Wednesday, July 18, 2007

Millennium Development Goals

Here is article recently published in the economist... I live just a few kilometers from one of the MDC villages and Segou has recently been choosen as an MDC city (not sure exactly what that means and what it will entail yet).

Enjoy and let me know what you think!

The eight commandments

Jul 5th 2007 | DHAKA, KOLKATA AND TIMBUKTU
From The Economist print edition


Panos












In 2000 the world set itself goals to cut poverty, disease and illiteracy. It will take more than aid to meet them

RICK JOHNSTON carries his “Arsenator” with him whenever he leaves his office at the United Nations Children's Fund (UNICEF) in Dhaka to check on the handpumps, standpipes and ringwells of rural Bangladesh. This device, a sort of portable chemistry set, can detect whether village groundwater is laced with dangerous concentrations of arsenic. If it finds its way into a person's organs the poison can accumulate, causing black lesions and terminal cancers.

Arsenic has contaminated over 90% of the shallow tubewells in Muradnagar, a subdistrict three hours from Dhaka. Drilling deeper is not an option: the low-lying aquifer is too salty. The households in this corner of the subdistrict rely instead on a gift from the United Nations Foundation: a $4,000-filtration plant, which can strip arsenic and iron from up to 2,000 litres of water a day. A small crowd gathers to watch Mr Johnston mix water from the plant with the chemical reagent in his kit. The Arsenator will take 20 minutes to deliver its verdict.

**Dataset entries**
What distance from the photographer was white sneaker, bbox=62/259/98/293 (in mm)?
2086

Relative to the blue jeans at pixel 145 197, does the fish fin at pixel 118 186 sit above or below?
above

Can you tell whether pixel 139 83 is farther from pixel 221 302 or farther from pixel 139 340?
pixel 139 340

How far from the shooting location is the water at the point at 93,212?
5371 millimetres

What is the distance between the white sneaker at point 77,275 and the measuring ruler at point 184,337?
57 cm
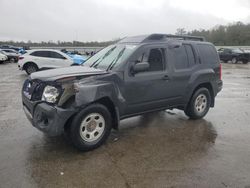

**Prompt**
Answer these questions from the post:
(a) Which city has recently been chosen as an MDC city?
(b) What can the Arsenator detect?
(c) How much water a day can the filtration plant in Muradnagar treat?
The data plays no part in this exercise.

**Exercise solution**
(a) Segou
(b) Whether village groundwater is laced with dangerous concentrations of arsenic
(c) Up to 2,000 litres